There are many other ideas as to how to make pigeons lofts, sometimes the best design will depend upon what type or kind of pigeons you want to raise. Racing pigeon lofts are often different than show pigoen lofts. I raise show pigeons so that is all I know.
Good luck,
Carl


----------



## mryl (Oct 11, 2001)

Thank you, what do you think of this idea? We have a large never used screen porch on our deck, my husband would like to attach a loft to the front of that (about 3 feet off the ground) , the back of the loft would have a door we could open to let birds in from loft to the screened in room.

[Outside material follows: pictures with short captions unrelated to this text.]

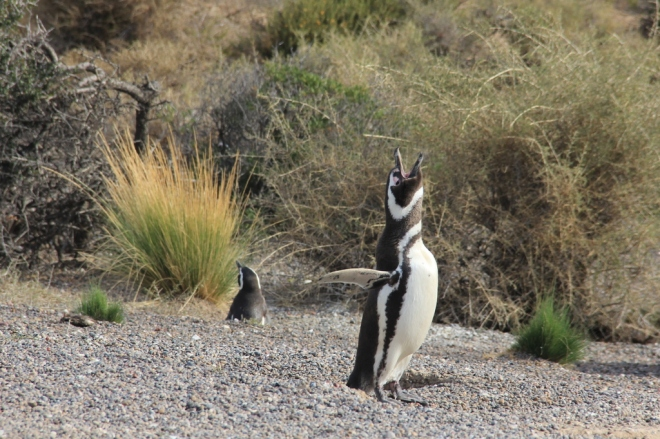 Punta Tombo - Pinguins de Magalhães (13)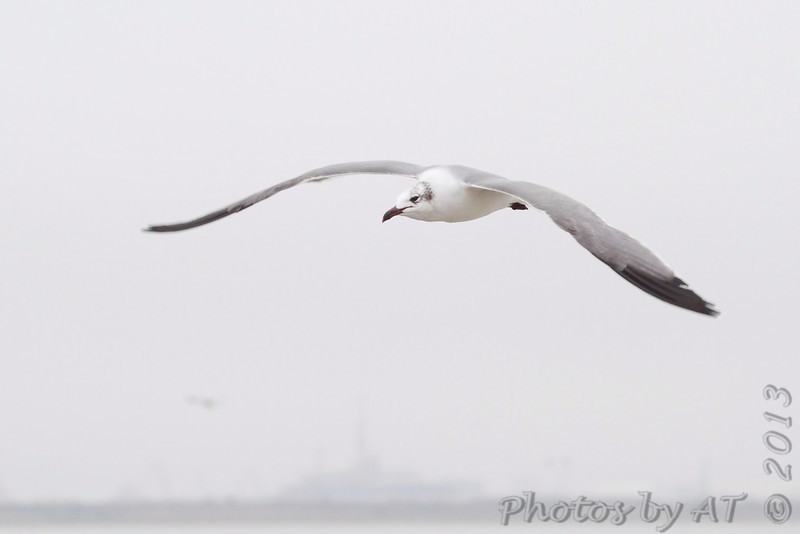 Laughing Gull <br /> Taken on the Galveston Ferry <br /> Texas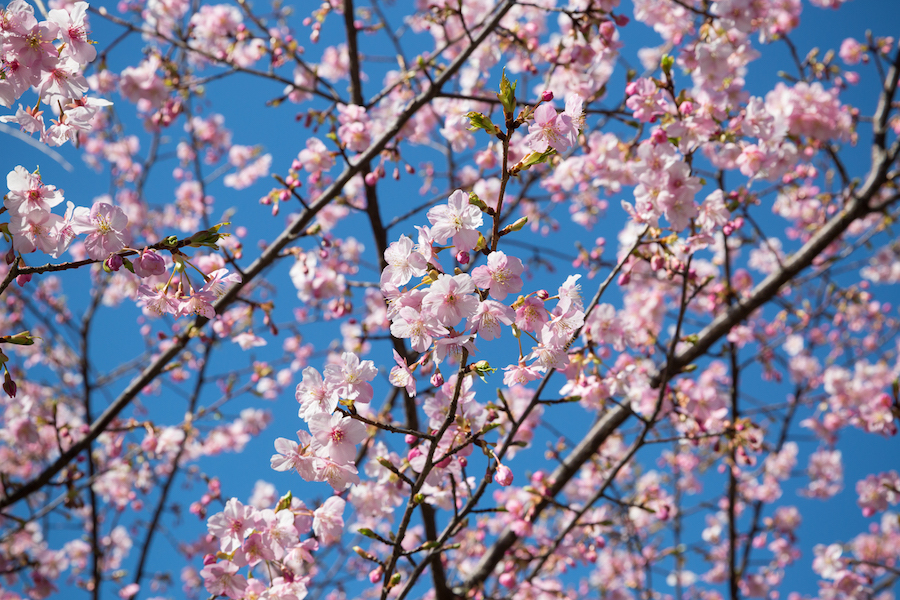 The cherry blossom blooms in Tokyo on the day after setsubun, which I thought was rather apt! It is hard to ignore the beauty of the spring blossom, and this particular image of mine has just received 12,464 views on Flickr as I type!
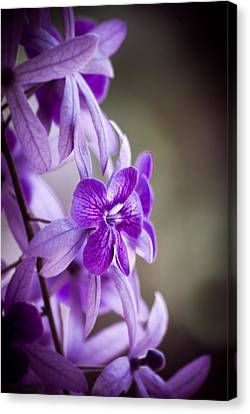 Sensational Purple Canvas Print by William Shevchuk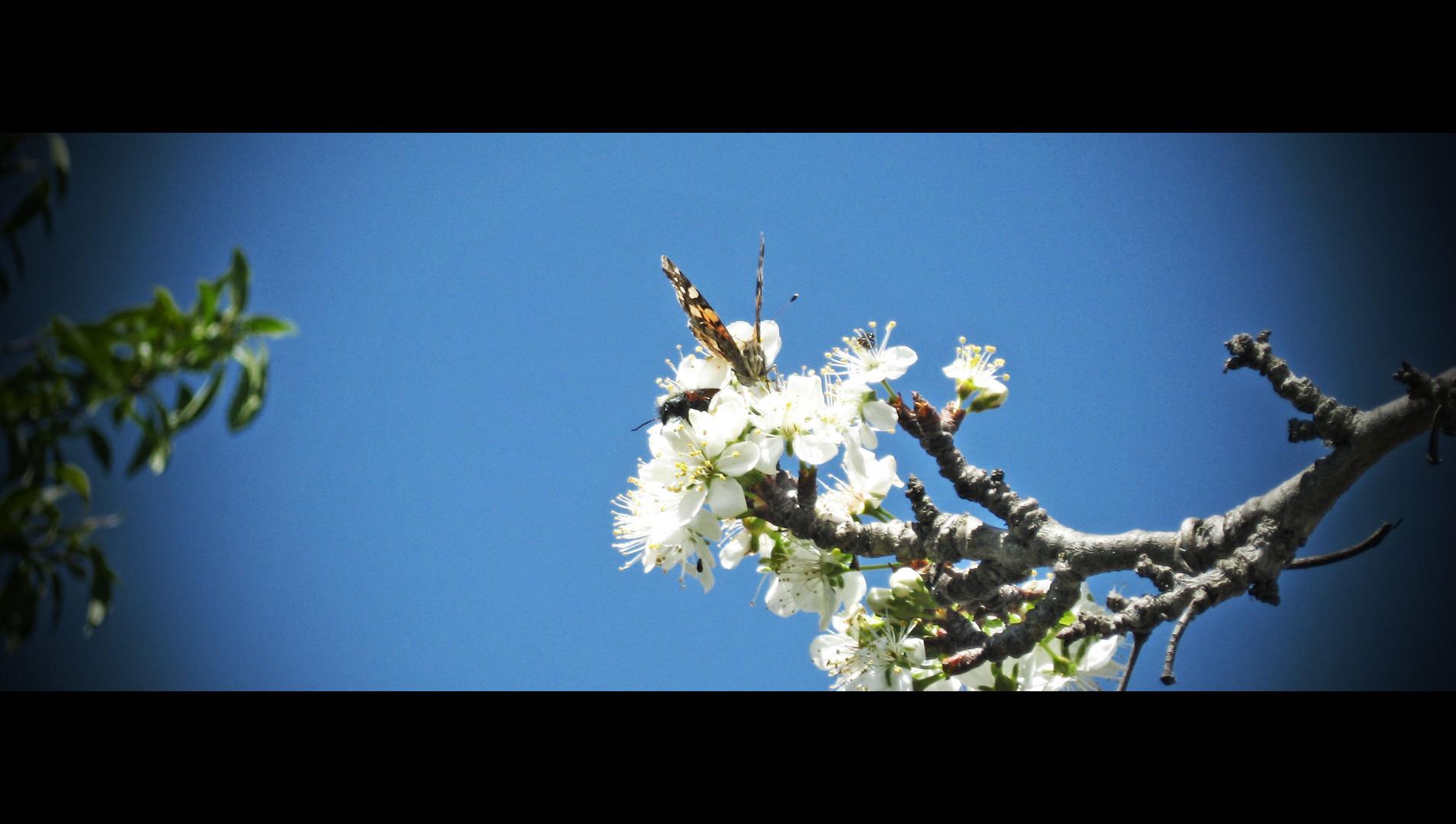 Primaveral !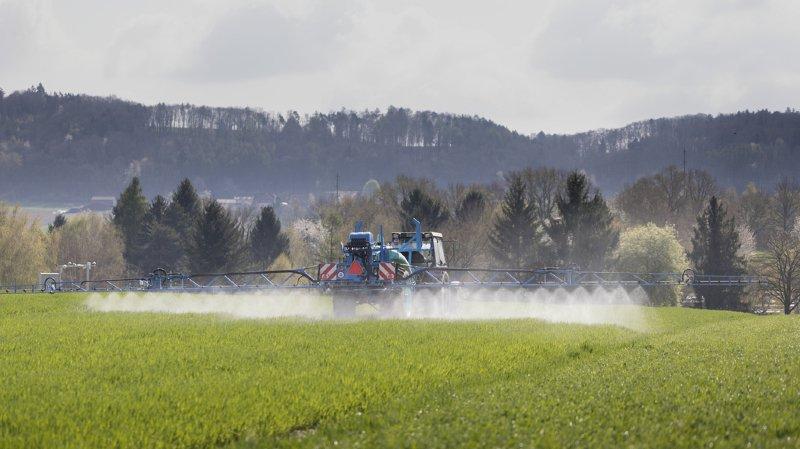 Agriculture: pétition visant les nouvelles techniques de modification génétique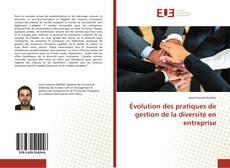 Bookcover of Évolution des pratiques de gestion de la diversité en entreprise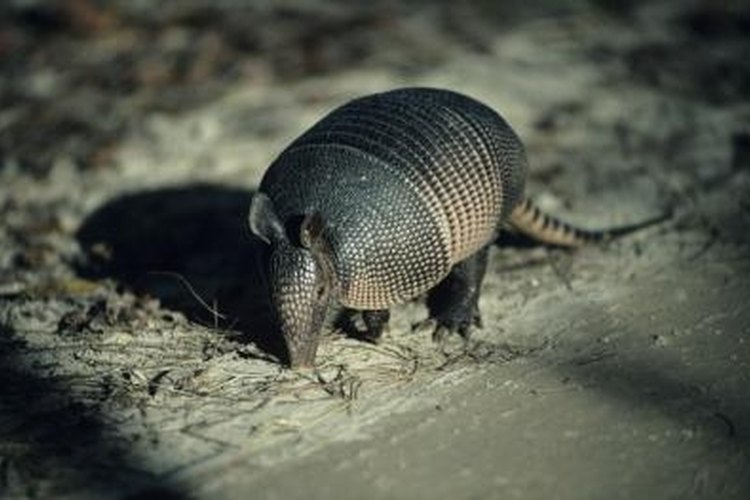 An armadillo might be harboring leprosy, so play it safe.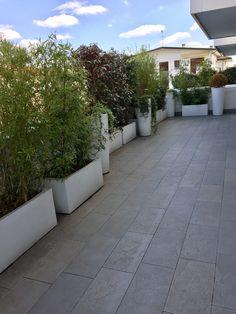 Terrace: bamboo and camelia garden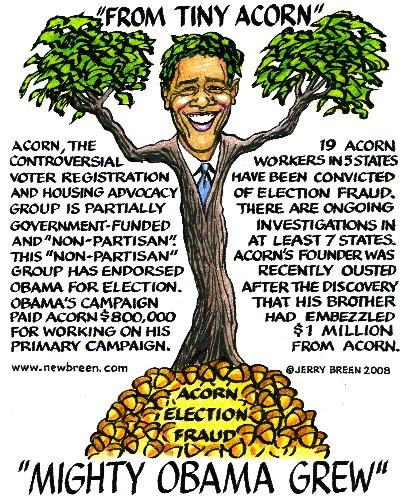 barack-obama-from-a-tiny-acorn-mighty-obama-grew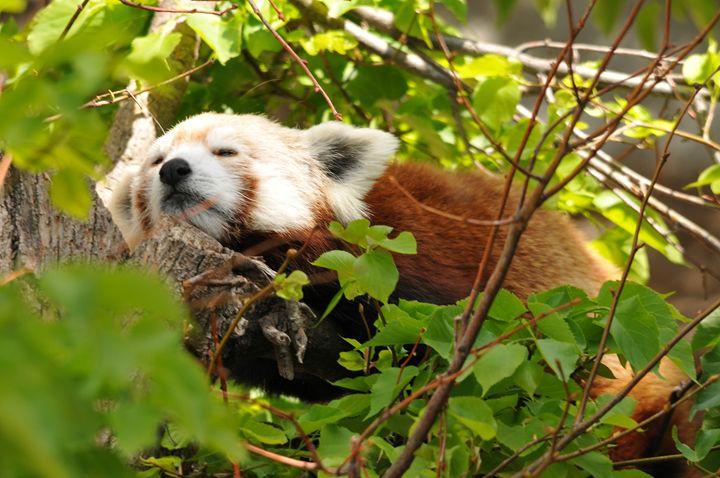 Red Panda - Tina Abidi Photography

We were thinking of that back wall being 1/2 door, 1/2 screen. We could cover screen with plastic in the winter, the kids would have better view of birds etc.
Any comments?

[This message has been edited by mryl (edited October 15, 2001).]


----------



## bigbird (Aug 19, 2000)

Your idea sounds fine. The floor of the loft could be screen, to allow for droppings to fall down below onto a cleaning shelf. The nest boxes should be on the back wall,up off the screen floor, about 18" wide, 12" high, 12" deep, with nest bowl. A flat shelf or perch (3/4" x 3") should be placed out toward the front of the loft, positioned at the center, running from left to right across in front of the screen and the door.
The birds can fly from the next box to the perch and back. Food and water is placed under the nest boxes, against the back wall, out of the way of droppings.
Regards,
Carl


----------



## mryl (Oct 11, 2001)

Thank you!


----------